The approach used for the selection of microsatellites to differentiate molestus and pipiens forms allowed reduction of the number of loci to be genotyped from 13 to 6 whilst maintaining high accuracy and power. The efficiency of multilocus analyses tends to increase with the number of microsatellite [40]. However, the use of a more limited number of loci can benefit their application in surveillance studies by minimising genotyping costs and thus allowing genotyping of larger sampling sizes. Given the importance of accurately determining the intra-specific composition of Cx. pipiens s.s. it is recommended that similar microsatellite-based approaches are used in epidemiological surveys to complement the information based on a single marker (CQ11FL) that has limitations in areas of continued introgression [12, 33].

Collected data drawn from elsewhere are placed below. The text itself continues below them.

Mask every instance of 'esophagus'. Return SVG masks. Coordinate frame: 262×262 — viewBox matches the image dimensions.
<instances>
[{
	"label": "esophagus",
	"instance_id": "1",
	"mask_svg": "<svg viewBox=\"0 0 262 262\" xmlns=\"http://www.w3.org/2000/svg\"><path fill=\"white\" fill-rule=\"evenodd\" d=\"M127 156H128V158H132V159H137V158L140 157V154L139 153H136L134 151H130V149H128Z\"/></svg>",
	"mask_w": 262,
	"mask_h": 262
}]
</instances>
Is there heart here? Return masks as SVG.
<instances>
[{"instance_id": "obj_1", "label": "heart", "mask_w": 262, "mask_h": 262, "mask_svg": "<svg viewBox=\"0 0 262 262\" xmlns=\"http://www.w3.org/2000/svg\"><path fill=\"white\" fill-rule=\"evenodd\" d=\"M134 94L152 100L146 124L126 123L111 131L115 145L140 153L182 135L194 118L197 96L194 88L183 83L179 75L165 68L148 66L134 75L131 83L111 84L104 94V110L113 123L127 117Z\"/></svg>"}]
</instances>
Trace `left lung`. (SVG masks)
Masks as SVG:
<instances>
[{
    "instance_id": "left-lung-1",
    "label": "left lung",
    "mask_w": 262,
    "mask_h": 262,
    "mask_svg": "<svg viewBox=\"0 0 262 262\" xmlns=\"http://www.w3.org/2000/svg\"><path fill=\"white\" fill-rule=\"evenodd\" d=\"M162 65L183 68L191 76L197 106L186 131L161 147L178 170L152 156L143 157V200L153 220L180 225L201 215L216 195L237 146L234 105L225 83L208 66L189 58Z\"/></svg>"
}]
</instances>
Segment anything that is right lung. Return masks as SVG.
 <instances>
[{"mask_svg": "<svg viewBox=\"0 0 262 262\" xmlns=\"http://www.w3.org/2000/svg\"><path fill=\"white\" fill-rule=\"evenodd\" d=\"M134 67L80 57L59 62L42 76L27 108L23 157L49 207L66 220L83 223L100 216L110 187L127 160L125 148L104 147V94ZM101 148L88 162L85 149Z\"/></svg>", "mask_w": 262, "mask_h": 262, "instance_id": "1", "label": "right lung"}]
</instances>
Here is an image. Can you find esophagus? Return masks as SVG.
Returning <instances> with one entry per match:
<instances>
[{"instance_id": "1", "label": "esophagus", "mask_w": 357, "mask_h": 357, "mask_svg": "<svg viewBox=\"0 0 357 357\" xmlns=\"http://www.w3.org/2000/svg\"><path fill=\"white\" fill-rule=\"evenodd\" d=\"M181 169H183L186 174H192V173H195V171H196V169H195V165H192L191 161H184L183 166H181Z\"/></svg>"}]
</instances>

As in the survey conducted in 2005-2006 [12], sympatric molestus and pipiens populations displaying high hybridization levels were identified above ground in the region of Comporta. However, a higher proportion of the molestus form was found in a 2005-2006 survey (66.2%; Gomes et al., 2009), whereas in the present study the pipiens form prevailed (70.1%). This difference most likely reflects the outdoor sampling carried out in this study and which was not carried out in the previous survey. In addition, the survey of 2005/2006 was mainly concentrated in the locality of Pego (ca. 77% of females), where 79% of molestus individuals were collected in the present survey. The reasons for a higher frequency of the molestus form in Pego remain unclear. Although the proportion of chicken coops sampled in this locality was lower than in those localities where the pipiens form predominated, this may not explain the differences since the vast majority (>90%) of Cx. pipiens s.s. was sampled inside chicken coops in the three localities where the molestus form was detected. Other factors may affect the apparently heterogeneous distribution of the forms, such as the type of animal shelters (e.g. construction materials) or differences in breeding site availability and exploitation. More detailed ecological studies are thus needed to further clarify the presence and determinants of spatial heterogeneities between forms in this region.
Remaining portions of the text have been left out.